** Begin The data **
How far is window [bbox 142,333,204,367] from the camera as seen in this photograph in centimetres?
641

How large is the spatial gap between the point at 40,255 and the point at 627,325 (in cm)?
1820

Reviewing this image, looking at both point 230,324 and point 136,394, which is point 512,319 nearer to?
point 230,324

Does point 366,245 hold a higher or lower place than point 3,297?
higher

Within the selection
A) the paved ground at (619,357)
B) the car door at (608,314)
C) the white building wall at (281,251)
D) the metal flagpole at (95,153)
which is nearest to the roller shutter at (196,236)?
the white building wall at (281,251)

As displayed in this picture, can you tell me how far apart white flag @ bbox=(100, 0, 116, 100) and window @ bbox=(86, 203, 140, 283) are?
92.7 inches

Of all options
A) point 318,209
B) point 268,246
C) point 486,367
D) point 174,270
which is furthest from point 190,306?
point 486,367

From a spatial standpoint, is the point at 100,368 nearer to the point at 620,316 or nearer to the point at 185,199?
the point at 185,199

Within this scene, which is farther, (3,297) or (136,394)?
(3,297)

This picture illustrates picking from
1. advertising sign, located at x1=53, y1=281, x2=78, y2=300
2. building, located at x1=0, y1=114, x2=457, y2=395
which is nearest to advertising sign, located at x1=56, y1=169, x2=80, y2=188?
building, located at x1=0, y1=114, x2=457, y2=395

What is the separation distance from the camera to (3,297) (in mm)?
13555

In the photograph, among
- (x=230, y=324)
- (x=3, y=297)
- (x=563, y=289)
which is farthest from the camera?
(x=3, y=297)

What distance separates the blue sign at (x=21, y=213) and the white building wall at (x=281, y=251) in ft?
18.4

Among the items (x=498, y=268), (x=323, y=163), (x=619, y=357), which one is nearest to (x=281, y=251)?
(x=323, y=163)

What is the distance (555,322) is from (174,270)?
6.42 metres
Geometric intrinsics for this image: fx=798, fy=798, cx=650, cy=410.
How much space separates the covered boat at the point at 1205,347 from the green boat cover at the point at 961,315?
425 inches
** End The data **
Short problem
Extract the complete set of records unchanged.

Response to the exercise
How far is window [bbox 142,333,204,367] from the camera as seen in this photograph in centimetres?
641

How large is the spatial gap between the point at 40,255 and the point at 627,325 (in cm)?
1820

Reviewing this image, looking at both point 230,324 and point 136,394, which is point 512,319 nearer to?
point 230,324

Does point 366,245 hold a higher or lower place than point 3,297?
higher

Within the selection
A) the paved ground at (619,357)
B) the car door at (608,314)
C) the white building wall at (281,251)
D) the metal flagpole at (95,153)
which is nearest to the roller shutter at (196,236)?
the white building wall at (281,251)

As displayed in this picture, can you tell me how far apart white flag @ bbox=(100, 0, 116, 100) and window @ bbox=(86, 203, 140, 283) are?
92.7 inches

Of all options
A) point 318,209
B) point 268,246
C) point 486,367
D) point 174,270
which is furthest from point 190,306?
point 486,367

From a spatial standpoint, is the point at 100,368 nearer to the point at 620,316 or nearer to the point at 185,199?
the point at 185,199

Within this scene, which is farther, (3,297) or (136,394)?
(3,297)

This picture illustrates picking from
1. advertising sign, located at x1=53, y1=281, x2=78, y2=300
2. building, located at x1=0, y1=114, x2=457, y2=395
which is nearest to advertising sign, located at x1=56, y1=169, x2=80, y2=188?
building, located at x1=0, y1=114, x2=457, y2=395

What is the separation distance from the camera to (3,297) (in mm)?
13555

In the photograph, among
- (x=230, y=324)
- (x=3, y=297)
- (x=563, y=289)
which is farthest from the camera?
(x=3, y=297)

What distance separates the blue sign at (x=21, y=213) and the white building wall at (x=281, y=251) in ft?
18.4

Among the items (x=498, y=268), (x=323, y=163), (x=619, y=357), which one is nearest to (x=281, y=251)?
(x=323, y=163)

What is the distance (555,322) is from (174,270)?
6.42 metres
Geometric intrinsics for this image: fx=798, fy=798, cx=650, cy=410.
How much space separates the covered boat at the point at 1205,347 from the green boat cover at the point at 961,315?
425 inches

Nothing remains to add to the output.